Pro tip: the Python script takes ages.
The asserts all pass.

## Benchmark results from tskit-rust

These were obtained on an AMD 5950x with 128GB DDR4 3600MT memory.
I ran one at a time, with nothing else of note happening on the machine.

For each `N`, simulations ran for `10N` non-overlapping generations.
We are using the `tskit-rust` version of the `tskit-c` haploid Wright-Fisher example program.

### Run time -- absolute

![](benchmark_time.png)

### Peak memory use -- absolute

![](benchmark_mem.png)

### Run time -- relative to the bookmark method

![](benchmark_time_rel.png)

### Run time -- delta from the bookmark method

![](benchmark_time_delta.png)

### Peak memory use -- relative to the bookmark method

![](benchmark_mem_rel.png)

### Peak memory use -- delta from the bookmark method

![](benchmark_mem_delta.png)

## The Python prototype

The code below is a Python prototype that does everything except one step that is needed to correctly handle non-overlapping generations.
That step is described in words at the bottom of this notebook.

import tskit
import numpy as np
from IPython.display import SVG

class Segment(object):
    def __init__(self, left, right):
        assert left < right, f"{left} must be < {right}"
        self.left = left
        self.right = right
    
    def __repr__(self):
        return f"Segment({self.left}, {self.right})"
        
class EdgeBuffer(object):
    def __init__(self):
        # Our linked lists managers
        self.head = [] # i-th value records the start of data for parent i.
        self.tail = []
        self.next = []
        # Our data
        self.left = []
        self.right = []
        self.child = []
        # helpers
        self.collected_children = dict()
        self.children = []
        
    def _clear(self):
        """
        Free up memory
        """

→ DATA SHOWN:
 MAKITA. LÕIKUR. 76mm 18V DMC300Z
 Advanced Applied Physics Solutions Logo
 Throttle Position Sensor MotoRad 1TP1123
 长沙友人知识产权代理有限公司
==
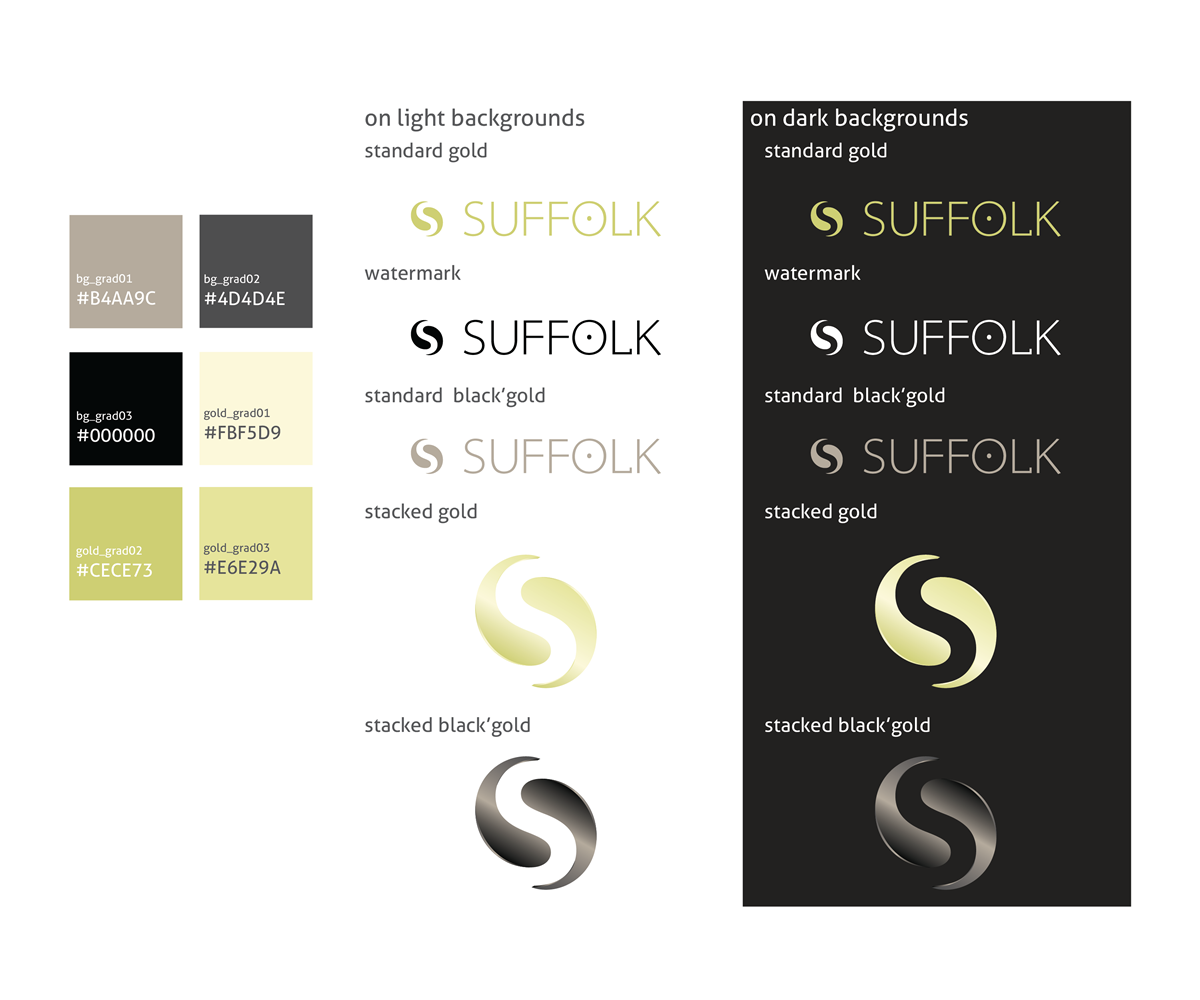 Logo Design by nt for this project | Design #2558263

→ PROBLEMS TO WORK ON:
(a) Could you reproduce the tskit-rust benchmark text word for word, starting with "### Peak memory use -- relative" and going on through "of this notebook."?
(b) Does the tskit-rust benchmark text agree with each statement below? Answer yes or no for each and quote the words of the text that decide it.
(i) The benchmarks were run on an AMD 5950x with 128GB of memory.
(ii) Several benchmark runs were carried out at the same time.
(iii) The Python prototype handles every step needed for non-overlapping generations.

→ ANSWERS PER TASK:
(a)
### Peak memory use -- relative to the bookmark method

![](benchmark_mem_rel.png)

### Peak memory use -- delta from the bookmark method

![](benchmark_mem_delta.png)

## The Python prototype

The code below is a Python prototype that does everything except one step that is needed to correctly handle non-overlapping generations.
That step is described in words at the bottom of this notebook.

(b)
(i) Yes: "These were obtained on an AMD 5950x with 128GB DDR4 3600MT memory."
(ii) No: "I ran one at a time, with nothing else of note happening on the machine."
(iii) No: "does everything except one step that is needed to correctly handle non-overlapping generations."